» **TO BE DONE**
Copy the rows below word for word, from the line containing "this 845×633 image." through the line containing "damaged white car [728, 154, 840, 296]", with both of those lines included.

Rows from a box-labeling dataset
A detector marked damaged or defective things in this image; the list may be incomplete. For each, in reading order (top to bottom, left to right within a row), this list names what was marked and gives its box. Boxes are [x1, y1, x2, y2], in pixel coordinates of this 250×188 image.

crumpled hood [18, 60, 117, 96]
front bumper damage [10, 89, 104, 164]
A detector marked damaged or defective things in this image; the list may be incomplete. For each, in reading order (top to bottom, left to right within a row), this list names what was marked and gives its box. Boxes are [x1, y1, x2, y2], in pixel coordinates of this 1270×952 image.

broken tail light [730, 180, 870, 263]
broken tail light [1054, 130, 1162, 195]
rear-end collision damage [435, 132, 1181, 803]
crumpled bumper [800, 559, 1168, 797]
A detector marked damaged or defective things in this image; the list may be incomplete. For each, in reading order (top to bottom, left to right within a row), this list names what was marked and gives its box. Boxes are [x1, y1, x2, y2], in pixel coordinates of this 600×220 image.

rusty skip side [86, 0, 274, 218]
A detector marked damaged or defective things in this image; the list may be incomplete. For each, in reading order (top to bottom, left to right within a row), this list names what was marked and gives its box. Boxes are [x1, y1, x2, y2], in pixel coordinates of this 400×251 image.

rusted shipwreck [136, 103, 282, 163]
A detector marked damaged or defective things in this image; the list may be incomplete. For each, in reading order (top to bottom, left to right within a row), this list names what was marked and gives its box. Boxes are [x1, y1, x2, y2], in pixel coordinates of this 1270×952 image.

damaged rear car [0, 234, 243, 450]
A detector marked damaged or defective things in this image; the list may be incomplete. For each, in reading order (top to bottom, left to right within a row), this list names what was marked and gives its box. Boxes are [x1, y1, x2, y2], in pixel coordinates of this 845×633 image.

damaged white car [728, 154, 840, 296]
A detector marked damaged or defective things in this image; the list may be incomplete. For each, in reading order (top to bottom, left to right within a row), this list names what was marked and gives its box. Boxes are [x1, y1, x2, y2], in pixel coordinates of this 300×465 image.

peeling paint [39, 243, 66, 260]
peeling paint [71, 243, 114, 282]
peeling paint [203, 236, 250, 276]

» **RESULT**
A detector marked damaged or defective things in this image; the list may be incomplete. For each, in reading order (top to bottom, left to right within a row), this list names what was marked and gives its box. Boxes are [x1, y1, x2, y2], in pixel coordinates of this 845×633 image.

damaged white car [728, 154, 840, 296]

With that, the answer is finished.